**Exercise aim**
Reproduce each of the following items verbatim, omitting the pictures.

**Data extract**
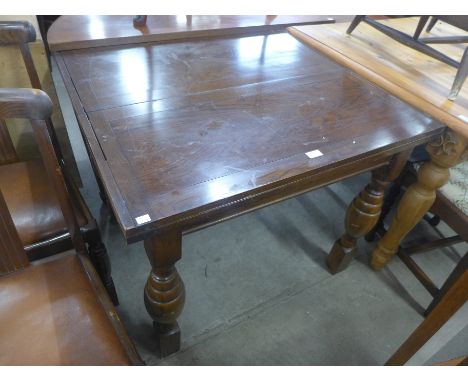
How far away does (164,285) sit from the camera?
32.3 inches

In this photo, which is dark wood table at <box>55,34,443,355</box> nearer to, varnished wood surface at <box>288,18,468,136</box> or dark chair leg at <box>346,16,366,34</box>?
varnished wood surface at <box>288,18,468,136</box>

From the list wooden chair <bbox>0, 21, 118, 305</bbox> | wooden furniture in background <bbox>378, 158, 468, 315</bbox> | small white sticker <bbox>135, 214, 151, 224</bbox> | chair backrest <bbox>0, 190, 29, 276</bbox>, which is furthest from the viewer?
wooden furniture in background <bbox>378, 158, 468, 315</bbox>

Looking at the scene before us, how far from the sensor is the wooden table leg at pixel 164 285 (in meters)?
0.71

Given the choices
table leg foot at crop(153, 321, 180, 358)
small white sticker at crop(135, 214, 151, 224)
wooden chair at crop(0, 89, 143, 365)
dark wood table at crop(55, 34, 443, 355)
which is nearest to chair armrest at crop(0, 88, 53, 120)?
wooden chair at crop(0, 89, 143, 365)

**Exercise result**
How far away does (164,285) sit from the camera?
32.3 inches

In this photo, which is dark wood table at <box>55,34,443,355</box> nearer to, varnished wood surface at <box>288,18,468,136</box> or dark chair leg at <box>346,16,366,34</box>?
varnished wood surface at <box>288,18,468,136</box>

From the list wooden chair <bbox>0, 21, 118, 305</bbox> | wooden furniture in background <bbox>378, 158, 468, 315</bbox> | small white sticker <bbox>135, 214, 151, 224</bbox> | chair backrest <bbox>0, 190, 29, 276</bbox>, which is furthest from the viewer?
wooden furniture in background <bbox>378, 158, 468, 315</bbox>

Looking at the scene before us, how far from the sensor is the wooden table leg at pixel 164 285 (in meters)?
0.71

Given the choices
table leg foot at crop(153, 321, 180, 358)
small white sticker at crop(135, 214, 151, 224)
wooden chair at crop(0, 89, 143, 365)
dark wood table at crop(55, 34, 443, 355)
which is nearest to chair armrest at crop(0, 88, 53, 120)?
wooden chair at crop(0, 89, 143, 365)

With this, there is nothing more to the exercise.